Итак, придя в сознание, я отнюдь не утешилась тем, что цела и невредима. Меня прислонили к чему-то на краю круга, освещенного костром. Вампиры видят в темноте и не готовят пищу, но им, похоже, нравится играть с огнем – как, наверное, иным людям нравится кататься на краденых машинах или перебегать через рельсы под носом у поезда.

Я очнулась, чувствуя ужасное недомогание и слабость, и, конечно, потеряла голову от страха. Они, наверно, свалили меня Дыханием. Я знала, что вампирам не требуются ни тупые предметы типа дубинки, ни платки, смоченные в хлороформе, чтобы обездвижить жертву. Они просто дышат на тебя, и ты падаешь. Не все они это могут, но почти все вампиры после Войн охотятся стаями, и должность Дыхателя в стае стала важным символом статуса (если верить глобонетовским отчетам). Впрочем, все они бесшумны, а на коротких дистанциях быстры, как никто другой – как никто живой. В общем, если даже с Дыханием выйдет вдруг осечка, они, если захотят, все равно тебя настигнут.

– Она приходит в себя, – послышался голос.

До сих пор я ни разу не видела вампира и не слышала их речи, не считая телевидения. А там голос обрабатывается с помощью какой-то противочарной технологии, чтобы никто из слушателей не вышел из дому и не пошел искать говорящего. Не могу представить, зачем бы вампиру хотеть, чтобы все, услышавшие его голос, повскакивали со стульев и пошли его искать. Но я не знаю, как мыслят вампиры (или кошки, или уродливые ведьмы) – может, этого-то они и хотят. И, конечно же, ходит слух – как всегда, – будто Старший вампир способен так модулировать голос, что, может, только одна конкретная личность из слышащих передачу миллионов (интервью с вампиром привлекает многих) спрыгнет со стула и т. д. Я не особо в это верю, но рада наличию противочарной технологии. Помимо основного действия, она еще делает их голоса смешными. Нечеловеческими, с лязгающим механическим отзвуком.

Теоретически я не должна была знать, что эти ребята – вампиры. Но я знала. Если вас похитят Темнейшие Другие, вы это поймете.

Во-первых, запах. Не запах мясной лавки, как можно было бы ожидать, хотя в нем действительно есть острый металлический вкус крови. Но мясо в мясной лавке мертво. Я знаю, налицо несоответствие терминов, но вампиры пахнут живой кровью. И еще чем-то.
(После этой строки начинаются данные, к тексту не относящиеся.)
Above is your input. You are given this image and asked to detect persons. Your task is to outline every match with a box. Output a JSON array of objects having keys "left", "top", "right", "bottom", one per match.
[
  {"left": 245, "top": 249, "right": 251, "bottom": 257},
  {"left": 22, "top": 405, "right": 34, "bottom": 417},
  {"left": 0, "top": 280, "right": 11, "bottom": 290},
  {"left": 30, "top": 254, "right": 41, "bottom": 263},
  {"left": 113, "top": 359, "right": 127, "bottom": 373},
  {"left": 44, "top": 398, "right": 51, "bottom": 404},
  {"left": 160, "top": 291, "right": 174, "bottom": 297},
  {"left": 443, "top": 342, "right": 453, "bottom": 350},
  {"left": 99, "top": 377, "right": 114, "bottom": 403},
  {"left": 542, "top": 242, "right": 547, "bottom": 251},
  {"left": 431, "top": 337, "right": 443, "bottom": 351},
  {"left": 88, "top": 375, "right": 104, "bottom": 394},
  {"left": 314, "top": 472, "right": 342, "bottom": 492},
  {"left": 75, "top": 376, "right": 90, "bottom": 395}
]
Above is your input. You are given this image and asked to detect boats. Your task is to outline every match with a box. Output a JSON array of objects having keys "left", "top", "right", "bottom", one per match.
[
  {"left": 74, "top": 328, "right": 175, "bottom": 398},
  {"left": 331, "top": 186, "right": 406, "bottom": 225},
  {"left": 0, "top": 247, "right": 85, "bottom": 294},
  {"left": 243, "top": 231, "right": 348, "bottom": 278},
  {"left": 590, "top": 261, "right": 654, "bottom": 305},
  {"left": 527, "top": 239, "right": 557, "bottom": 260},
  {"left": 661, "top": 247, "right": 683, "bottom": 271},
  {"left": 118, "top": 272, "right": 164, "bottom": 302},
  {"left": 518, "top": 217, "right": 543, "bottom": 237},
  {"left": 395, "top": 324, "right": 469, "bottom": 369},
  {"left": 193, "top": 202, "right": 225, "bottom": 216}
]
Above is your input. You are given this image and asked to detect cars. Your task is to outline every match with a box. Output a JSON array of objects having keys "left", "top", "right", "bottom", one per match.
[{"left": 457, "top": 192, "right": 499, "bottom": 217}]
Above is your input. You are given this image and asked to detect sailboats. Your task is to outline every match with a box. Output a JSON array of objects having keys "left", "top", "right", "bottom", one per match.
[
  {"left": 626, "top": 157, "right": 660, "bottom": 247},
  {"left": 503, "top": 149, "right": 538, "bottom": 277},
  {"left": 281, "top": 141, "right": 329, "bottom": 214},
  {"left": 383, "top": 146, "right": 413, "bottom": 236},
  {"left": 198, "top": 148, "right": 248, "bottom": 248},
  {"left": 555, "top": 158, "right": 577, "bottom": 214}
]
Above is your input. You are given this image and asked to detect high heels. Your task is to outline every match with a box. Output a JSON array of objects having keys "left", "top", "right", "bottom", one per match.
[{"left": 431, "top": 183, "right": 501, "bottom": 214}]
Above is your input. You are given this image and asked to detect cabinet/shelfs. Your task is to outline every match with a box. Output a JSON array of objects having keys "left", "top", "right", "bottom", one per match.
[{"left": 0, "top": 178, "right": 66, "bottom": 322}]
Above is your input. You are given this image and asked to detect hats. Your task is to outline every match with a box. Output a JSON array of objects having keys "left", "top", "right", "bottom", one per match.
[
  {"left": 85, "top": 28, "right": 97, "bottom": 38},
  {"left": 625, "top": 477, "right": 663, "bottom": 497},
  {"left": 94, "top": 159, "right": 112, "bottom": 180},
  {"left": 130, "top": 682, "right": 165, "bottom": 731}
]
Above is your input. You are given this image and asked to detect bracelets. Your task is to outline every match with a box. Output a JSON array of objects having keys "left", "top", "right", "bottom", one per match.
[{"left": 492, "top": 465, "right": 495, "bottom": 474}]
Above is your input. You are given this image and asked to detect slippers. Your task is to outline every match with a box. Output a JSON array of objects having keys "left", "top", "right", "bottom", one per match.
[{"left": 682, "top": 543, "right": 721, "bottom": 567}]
Не знаю, чем: запах не животный, не растительный и не минеральный, насколько я могу судить. Он не привлекает и не вызывает отвращения, хотя пускает сердце вскачь. Наверное, это в генах. Тело знает, что оно – жертва, даже если мозг одурманен Дыханием или пытается отстраниться. Это – запах вампира, и инстинкт самосохранения берет верх.

Об этих инстинктах, подмывающих бежать, не слагают историй. В тот момент я не могла припомнить ни одной.

Вампиры и движутся не как люди. Говорят, будто бы молодые могут «пройти» (после наступления темноты), если хотят, – отсюда любимая человеческая забава: пойти туда, где, по слухам, бывают вампиры, и попытаться хоть одного опознать. Я знаю, что Кенни с приятелями несколько раз так делал. Да и я в их возрасте этим забавлялась. Это не слишком опасно, если держаться группой и не заходить на пустыри вокруг больших городов. Наш город среднего размера и, как я уже говорила, довольно чист. И все же глупо и опасно заниматься этим – глупее, чем оказалась моя поездка на озеро.

Вампиры вокруг костра двигались, не задумываясь, выдает ли их походка.

А я еще говорила, что противочарная технология делает голоса кровопийц на ТВ, радио и глобонете смешными. Вживую они еще смешнее. До ужаса.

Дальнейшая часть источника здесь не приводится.